* **WHAT THE TASK ASKS**
State how many lines in the records below contain the word "Looking". Give only the number.

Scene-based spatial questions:
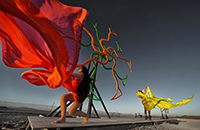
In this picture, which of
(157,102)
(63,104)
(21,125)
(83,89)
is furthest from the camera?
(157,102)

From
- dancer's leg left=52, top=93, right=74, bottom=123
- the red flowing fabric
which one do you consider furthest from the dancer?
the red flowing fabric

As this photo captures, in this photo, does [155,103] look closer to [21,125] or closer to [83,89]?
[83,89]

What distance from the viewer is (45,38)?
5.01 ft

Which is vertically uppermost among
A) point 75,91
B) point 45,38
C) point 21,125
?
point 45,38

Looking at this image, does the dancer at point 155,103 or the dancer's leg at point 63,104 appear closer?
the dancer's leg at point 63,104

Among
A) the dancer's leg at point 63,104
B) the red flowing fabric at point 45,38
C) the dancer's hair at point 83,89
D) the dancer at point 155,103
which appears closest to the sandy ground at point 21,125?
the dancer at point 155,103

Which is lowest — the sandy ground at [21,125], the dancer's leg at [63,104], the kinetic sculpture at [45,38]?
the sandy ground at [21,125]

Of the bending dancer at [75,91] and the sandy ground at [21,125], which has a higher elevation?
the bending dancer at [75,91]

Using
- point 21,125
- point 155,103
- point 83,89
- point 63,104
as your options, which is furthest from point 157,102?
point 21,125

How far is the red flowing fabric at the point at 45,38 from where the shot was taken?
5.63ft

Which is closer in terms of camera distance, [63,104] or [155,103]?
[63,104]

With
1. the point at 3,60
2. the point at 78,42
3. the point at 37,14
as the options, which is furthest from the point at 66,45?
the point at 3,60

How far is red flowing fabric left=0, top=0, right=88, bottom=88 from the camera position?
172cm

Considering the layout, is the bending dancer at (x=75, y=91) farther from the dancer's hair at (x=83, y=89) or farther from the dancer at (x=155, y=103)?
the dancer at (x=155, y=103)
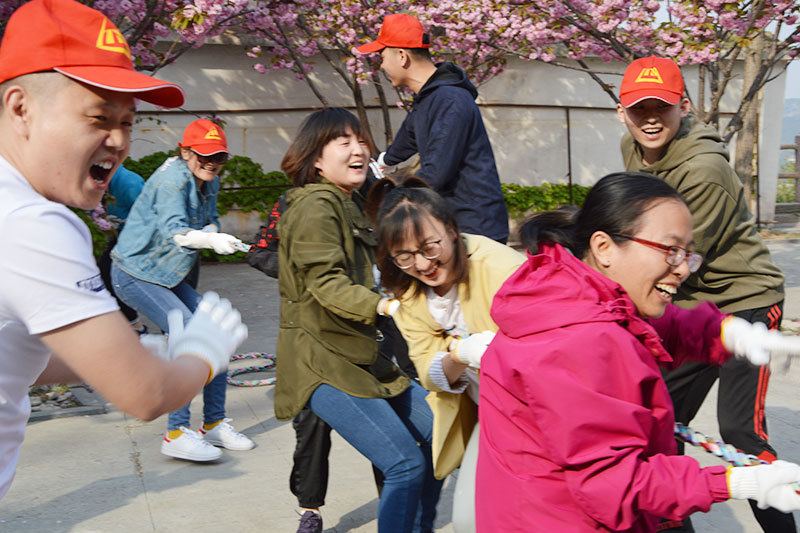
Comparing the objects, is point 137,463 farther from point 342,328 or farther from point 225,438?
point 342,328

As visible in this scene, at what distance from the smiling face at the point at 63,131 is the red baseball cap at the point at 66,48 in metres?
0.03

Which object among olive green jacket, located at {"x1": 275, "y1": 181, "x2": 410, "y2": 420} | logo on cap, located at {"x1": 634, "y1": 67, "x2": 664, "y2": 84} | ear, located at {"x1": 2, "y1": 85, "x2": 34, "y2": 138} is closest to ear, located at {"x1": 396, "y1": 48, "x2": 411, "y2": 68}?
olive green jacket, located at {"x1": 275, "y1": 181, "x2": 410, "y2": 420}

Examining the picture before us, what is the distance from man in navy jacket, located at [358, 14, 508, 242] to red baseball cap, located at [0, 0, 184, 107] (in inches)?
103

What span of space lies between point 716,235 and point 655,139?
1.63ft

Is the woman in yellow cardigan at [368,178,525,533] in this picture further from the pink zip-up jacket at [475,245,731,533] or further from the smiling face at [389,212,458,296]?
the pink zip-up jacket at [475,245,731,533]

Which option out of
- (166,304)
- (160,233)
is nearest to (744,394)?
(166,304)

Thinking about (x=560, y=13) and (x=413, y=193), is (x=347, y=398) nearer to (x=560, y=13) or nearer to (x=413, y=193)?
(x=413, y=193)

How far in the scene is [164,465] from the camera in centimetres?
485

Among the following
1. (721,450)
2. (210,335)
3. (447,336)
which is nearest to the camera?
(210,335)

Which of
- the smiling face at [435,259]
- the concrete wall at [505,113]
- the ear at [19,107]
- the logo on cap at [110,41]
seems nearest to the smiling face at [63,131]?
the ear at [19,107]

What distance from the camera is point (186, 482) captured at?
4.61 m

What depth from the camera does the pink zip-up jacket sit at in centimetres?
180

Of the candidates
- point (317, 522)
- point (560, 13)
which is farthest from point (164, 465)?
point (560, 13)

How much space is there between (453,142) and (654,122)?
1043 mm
...
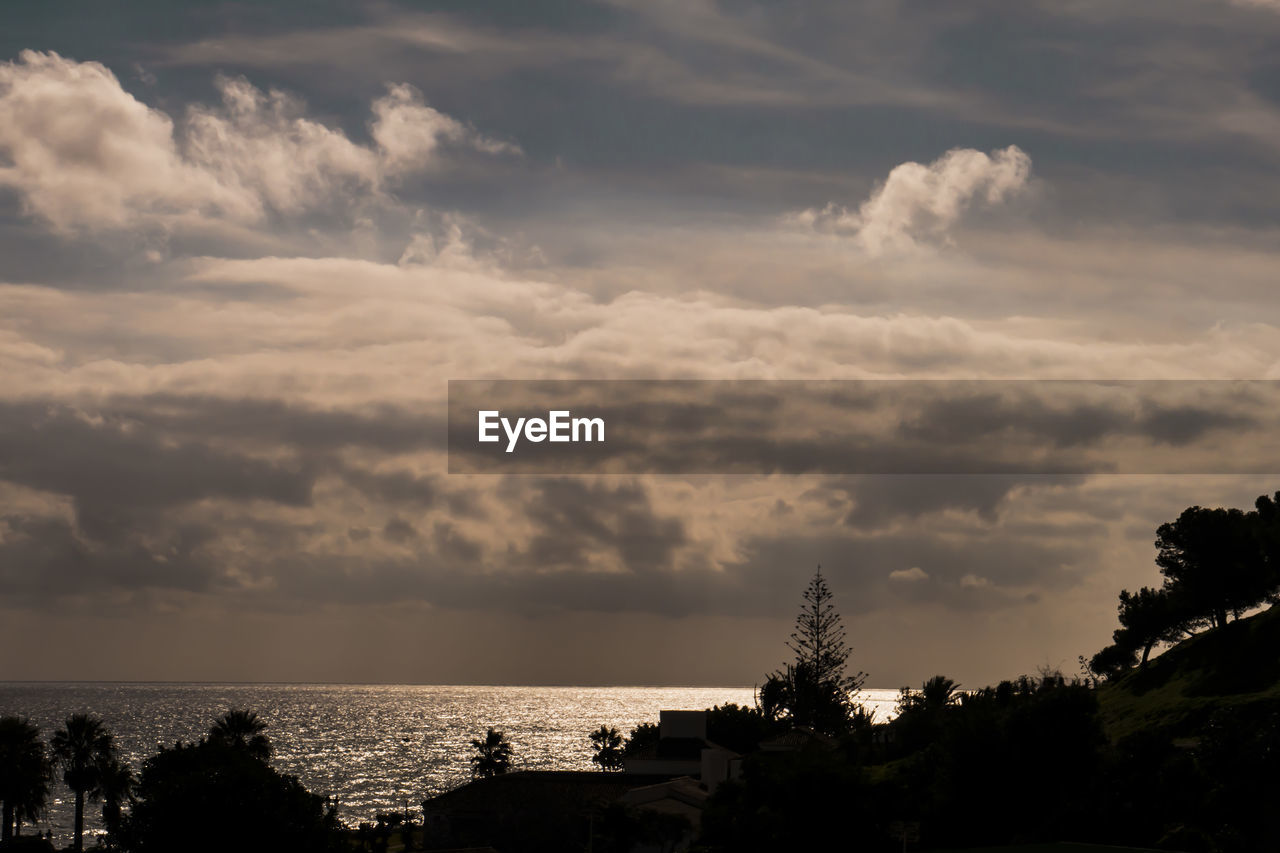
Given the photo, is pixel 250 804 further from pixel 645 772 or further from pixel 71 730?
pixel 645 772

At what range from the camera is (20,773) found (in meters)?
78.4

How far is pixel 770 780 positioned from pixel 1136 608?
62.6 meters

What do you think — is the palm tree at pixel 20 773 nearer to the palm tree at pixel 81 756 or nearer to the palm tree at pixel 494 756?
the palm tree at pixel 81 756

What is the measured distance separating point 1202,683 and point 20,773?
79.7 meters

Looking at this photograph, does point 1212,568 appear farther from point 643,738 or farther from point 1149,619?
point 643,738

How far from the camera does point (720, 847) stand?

* **ANSWER TO THIS PROBLEM**
2